52 Waal LINESTRING (4.98536 51.82371, 4.72543 51.75666...
43 Nederrijn LINESTRING (6.03863 51.87218, 5.92246 51.96055...
24 Lek LINESTRING (5.33108 51.96298, 5.16132 51.99352...

By default Altair assumes for mark_geoshape that the mark’s color is used for the fill color instead of the stroke color.
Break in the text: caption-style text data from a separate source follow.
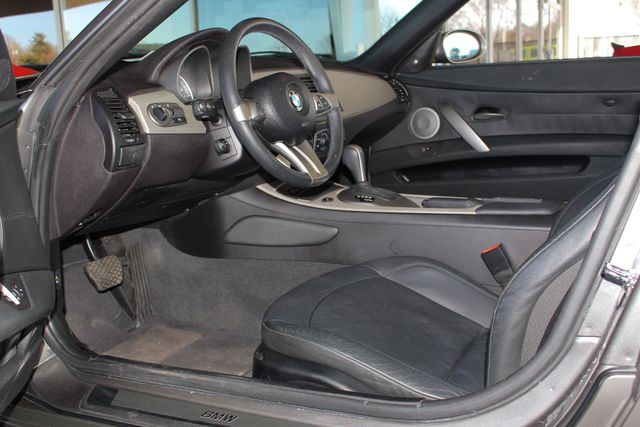 2004 BMW Z4 3.0i PREMIUM, SPORT & CONVENIENCE PKGS! Mooresville , NC 29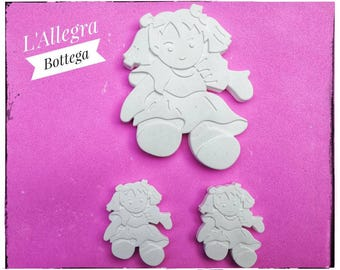 5 Doll-shaped chalks with various sizes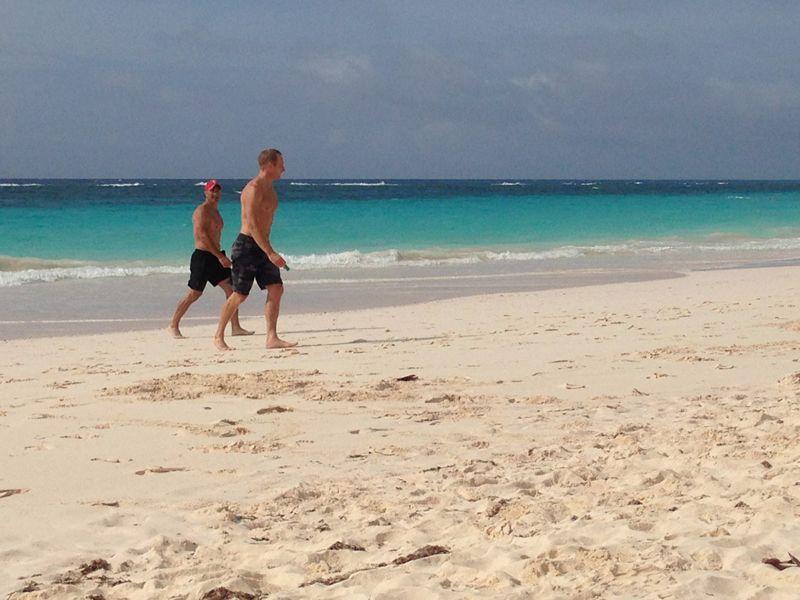 team-oracle-USA-training-beach-bermuda-april-2015-17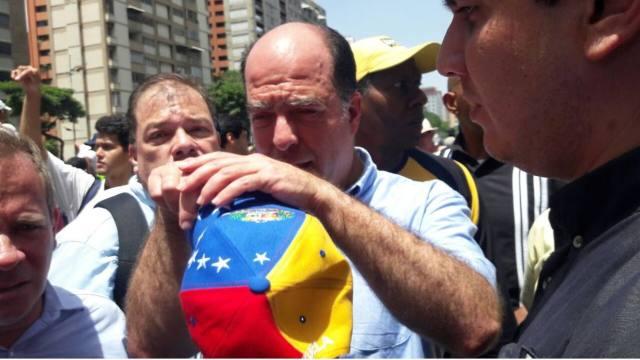 Golpearon y le echaron gas pimienta a Julio Borges en marcha hacia la AN (Video)
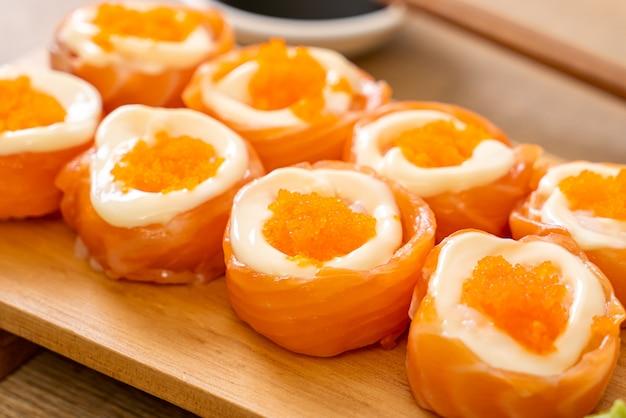 マヨネーズとエビの卵が入った新鮮なサーモン巻き寿司 Premium写真
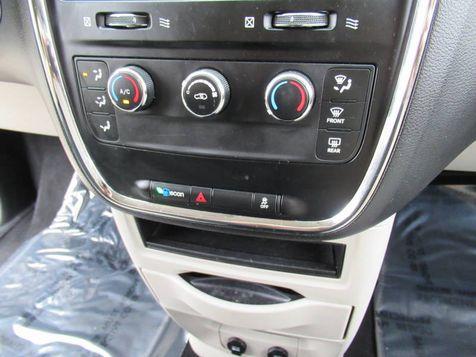 2014 Dodge Grand Caravan SE  w/ American Value Pkg   Houston, TX   American Auto Centers in Houston, TX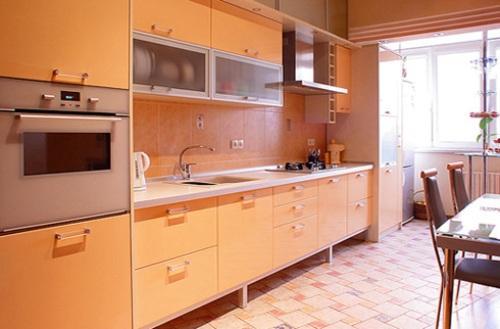 Интерьер кухни с балконом. Фото 4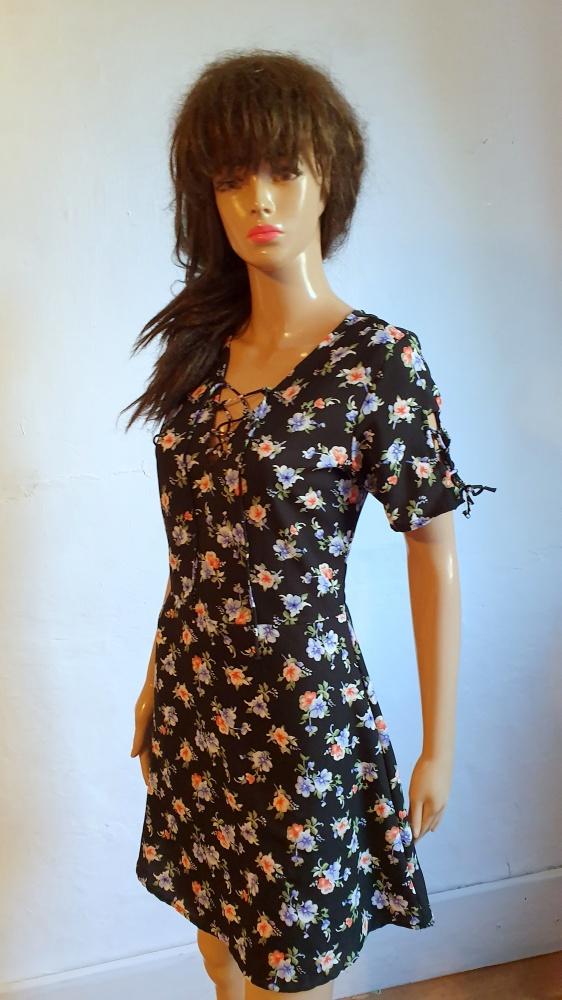 Sukienka na krótki rękawek r S...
This means that if your source data contain (multi)lines, you will have to explicitly define the filled value as False.

chart_rivers_roi = alt.Chart(gdf_rivers_roi).mark_geoshape(
    filled=False, stroke='#0E80AC', strokeWidth=2
)

chart_rivers_roi

Layered Charts

Layered charts allow you to overlay two different charts on the same set of mark. Here we combine our country polygons and river lines.

  • + : layer charts
chart_roi = alt.Chart(gdf_roi).mark_geoshape(
    fill='lightgray', stroke='white', strokeWidth=0.5
)

chart_base = chart_roi + chart_rivers_roi
chart_base

Mapping Points

Let’s load another dataset containing points

utils_gdf_points
location geometry
0 delfzijl POINT (6.93000 53.34000)
1 harlingen POINT (5.40000 53.18000)
2 hoekvanholland POINT (4.06000 52.00000)
3 vlissingen POINT (3.55000 51.44000)

And combine to our chart_base

chart_pts = alt.Chart(utils_gdf_points).mark_geoshape().encode(
    fill='location'
)

chart_base + chart_pts

In combination with mark_text for labels

utils_gdf_points["lon"] = utils_gdf_points.geometry.x
utils_gdf_points["lat"] = utils_gdf_points.geometry.y

chart_text = alt.Chart(utils_gdf_points).mark_text(
    align='right', dy=-10
).encode(
    longitude="lon", latitude="lat", text="location"
)

chart_base + chart_pts + chart_text

Grammar of Interactivity

So far, the grammar of graphics. Lets continue with grammar of interactivity

param_hover_loc = alt.selection_point(
    on='mouseover', clear='mouseout'
)
param_click_loc = alt.selection_point(
    fields=['location'], value='hoekvanholland'
)

And a defintion of the the condition how the interactivity should behave

[(<condition_hover>, <if_true>), (<condition_click>, <if_true>)], <if_false>
cond_strokeWidth = utils_condition(
    [(param_hover_loc, 2), (param_click_loc, 3)], if_false=0
)
cond_stroke = utils_condition(
    [(param_hover_loc, 'red'), (param_click_loc, 'cyan')], if_false=None
)

And define a conditon that response to both hover and click

chart_locs = chart_pts.encode(
    strokeWidth=cond_strokeWidth, stroke=cond_stroke
).add_params(
    param_hover_loc, param_click_loc
)

chart_geoshape = chart_base + chart_locs + chart_text
chart_geoshape

Interaction

Often a map does not come alone, but is used in combination with another chart.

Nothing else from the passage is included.